Although the move to spatial econometric models meant explicitly taking differences in policies across jurisdictions into account, a fundamental insight of these earlier studies was lost along the way, namely, that a jurisdiction’s total level of interaction with the outside world matters as well—as argued above, it determines heterogeneity in exposure to the spatial stimulus. This insight was lost because methodologists advise applied scholars to row standardize the connectivity matrix, a habit regarded as “commonly” (Franzese & Hays, 2006, p. 174; 2008b, p. 29), “generally” (Darmofal, 2006, p. 8), “typically” (Anselin, 2002, p. 257), or “usually” (N. Beck et al., 2006, p. 28) followed. 9 Row standardization—for each row of the matrix each cell is divided by its row sum, resulting in a new row-standardized weighting matrix in which the weights in each row now must add up to one—takes out all level effects from the weighting matrix. The row-standardized connectivity or weighting matrix merely measures the relative importance of other jurisdictions k to the jurisdiction i under observation, and the resulting spatial lag variable represents a weighted average of policies in other jurisdictions k. Consider, for example, the simple case of contiguity between countries. If scholars row standardize, countries receive the same spatial stimulus regardless of whether they have one neighbor, as Portugal, or nine neighbors, as Germany, if the average value of the dependent variable in the countries around Germany is the same as the value of the dependent variable in Spain—Portugal’s only neighbor. In other words, with row standardization, exposure varies only if the average value of the dependent variable in the connected countries varies; without row standardization, exposure also varies in the number of connections. 10
Row standardization has never been theoretically justified. It has always simply been a habit imposed by econometric convenience. Because row standardization ensures that the spatial lag will have “the same potential metric or units” as the dependent variable itself (Ward & Gleditsch, 2008, p. 80), it allows an easy interpretation of the coefficient size of the spatial lag variable and an easy comparison with the coefficient of the temporal lag (Franzese & Hays, 2008b, p. 55).

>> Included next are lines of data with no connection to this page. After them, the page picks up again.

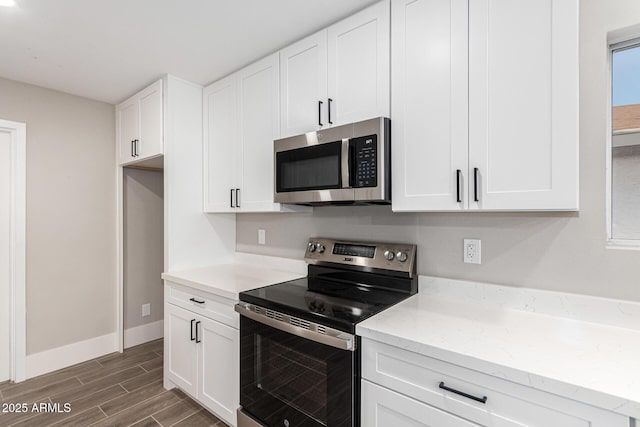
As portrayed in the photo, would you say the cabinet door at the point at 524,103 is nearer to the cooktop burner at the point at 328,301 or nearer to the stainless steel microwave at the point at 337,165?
the stainless steel microwave at the point at 337,165

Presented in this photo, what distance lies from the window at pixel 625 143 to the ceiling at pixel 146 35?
3.87 feet

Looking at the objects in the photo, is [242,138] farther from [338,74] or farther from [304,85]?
[338,74]

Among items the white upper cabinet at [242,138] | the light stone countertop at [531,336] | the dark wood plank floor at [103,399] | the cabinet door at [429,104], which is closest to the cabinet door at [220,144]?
the white upper cabinet at [242,138]

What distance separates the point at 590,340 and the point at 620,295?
0.87 feet

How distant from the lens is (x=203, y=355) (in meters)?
2.10

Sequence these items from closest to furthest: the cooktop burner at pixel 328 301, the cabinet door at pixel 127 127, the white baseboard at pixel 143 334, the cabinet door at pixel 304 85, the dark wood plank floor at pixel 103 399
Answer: the cooktop burner at pixel 328 301, the cabinet door at pixel 304 85, the dark wood plank floor at pixel 103 399, the cabinet door at pixel 127 127, the white baseboard at pixel 143 334

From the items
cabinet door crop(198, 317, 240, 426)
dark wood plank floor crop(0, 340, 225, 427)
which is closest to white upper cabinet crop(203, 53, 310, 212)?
cabinet door crop(198, 317, 240, 426)

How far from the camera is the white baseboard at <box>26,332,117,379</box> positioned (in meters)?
2.66

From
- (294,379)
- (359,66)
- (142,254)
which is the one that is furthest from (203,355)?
(359,66)

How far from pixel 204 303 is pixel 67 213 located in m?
1.82

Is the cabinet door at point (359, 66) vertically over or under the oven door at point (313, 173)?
over

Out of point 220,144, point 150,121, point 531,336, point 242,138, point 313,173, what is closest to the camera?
point 531,336

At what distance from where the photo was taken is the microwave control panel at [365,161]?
154cm

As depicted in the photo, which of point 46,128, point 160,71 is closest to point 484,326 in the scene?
point 160,71
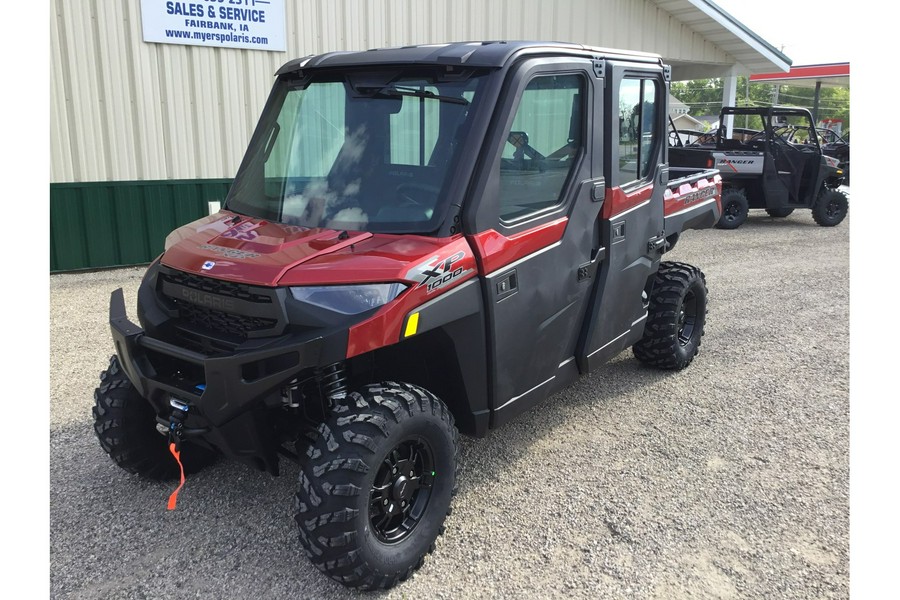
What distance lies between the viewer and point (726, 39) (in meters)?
12.9

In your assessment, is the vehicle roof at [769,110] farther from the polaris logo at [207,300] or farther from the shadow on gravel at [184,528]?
the polaris logo at [207,300]

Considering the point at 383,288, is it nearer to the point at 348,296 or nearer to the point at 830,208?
the point at 348,296

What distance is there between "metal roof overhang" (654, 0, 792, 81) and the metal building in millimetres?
4461

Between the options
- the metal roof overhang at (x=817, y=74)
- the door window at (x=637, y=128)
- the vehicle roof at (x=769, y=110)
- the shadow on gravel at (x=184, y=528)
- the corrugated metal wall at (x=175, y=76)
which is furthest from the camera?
the metal roof overhang at (x=817, y=74)

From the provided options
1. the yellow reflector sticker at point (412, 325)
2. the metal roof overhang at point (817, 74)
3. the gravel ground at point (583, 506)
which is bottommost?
the gravel ground at point (583, 506)

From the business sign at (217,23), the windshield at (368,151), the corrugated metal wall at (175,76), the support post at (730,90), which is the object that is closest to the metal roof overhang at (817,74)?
the support post at (730,90)

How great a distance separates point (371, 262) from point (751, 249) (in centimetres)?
933

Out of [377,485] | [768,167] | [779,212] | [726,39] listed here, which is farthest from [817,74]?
[377,485]

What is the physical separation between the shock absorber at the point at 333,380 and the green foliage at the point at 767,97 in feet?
262

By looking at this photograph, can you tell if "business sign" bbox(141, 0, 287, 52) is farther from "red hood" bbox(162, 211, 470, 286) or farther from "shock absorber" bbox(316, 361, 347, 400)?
"shock absorber" bbox(316, 361, 347, 400)

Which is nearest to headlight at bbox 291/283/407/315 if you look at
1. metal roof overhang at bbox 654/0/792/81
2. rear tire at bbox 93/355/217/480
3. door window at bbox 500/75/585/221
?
door window at bbox 500/75/585/221

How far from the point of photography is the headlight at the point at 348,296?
109 inches

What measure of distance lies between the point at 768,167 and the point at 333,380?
1152cm

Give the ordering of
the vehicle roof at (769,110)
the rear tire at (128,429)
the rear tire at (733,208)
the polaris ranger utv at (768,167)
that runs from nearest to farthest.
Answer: the rear tire at (128,429)
the vehicle roof at (769,110)
the polaris ranger utv at (768,167)
the rear tire at (733,208)
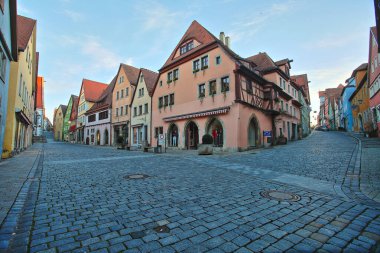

If row standardization is a matter of convenience rather than necessity, why not simply abandon it? In Plümper and Neumayer (2010b), we have in fact argued that scholars should consider using weighting matrices that are not row standardized to allow for differences in the exposure to the spatial stimulus unless theory clearly predicts that the spatial stimulus is equal across jurisdictions. Yet in the next section we show that this turns out to be a special case of an interaction effect model, in which the row-standardized spatial lag variable is interacted with the variable capturing differences in exposure, thus representing a superior modeling strategy. Yet we know of only two existing study that explicitly account for heterogeneity in exposure in this way. Basinger and Hallerberg (2004) show that countries with higher domestic capital controls are less exposed to the spatial effect from competitor countries’ changes in tax rates than countries with lower or no capital controls, whereas Wasserfallen (2011) demonstrates that cantons with a more favorable geo-strategic location are less exposed to tax competition among Swiss cantons.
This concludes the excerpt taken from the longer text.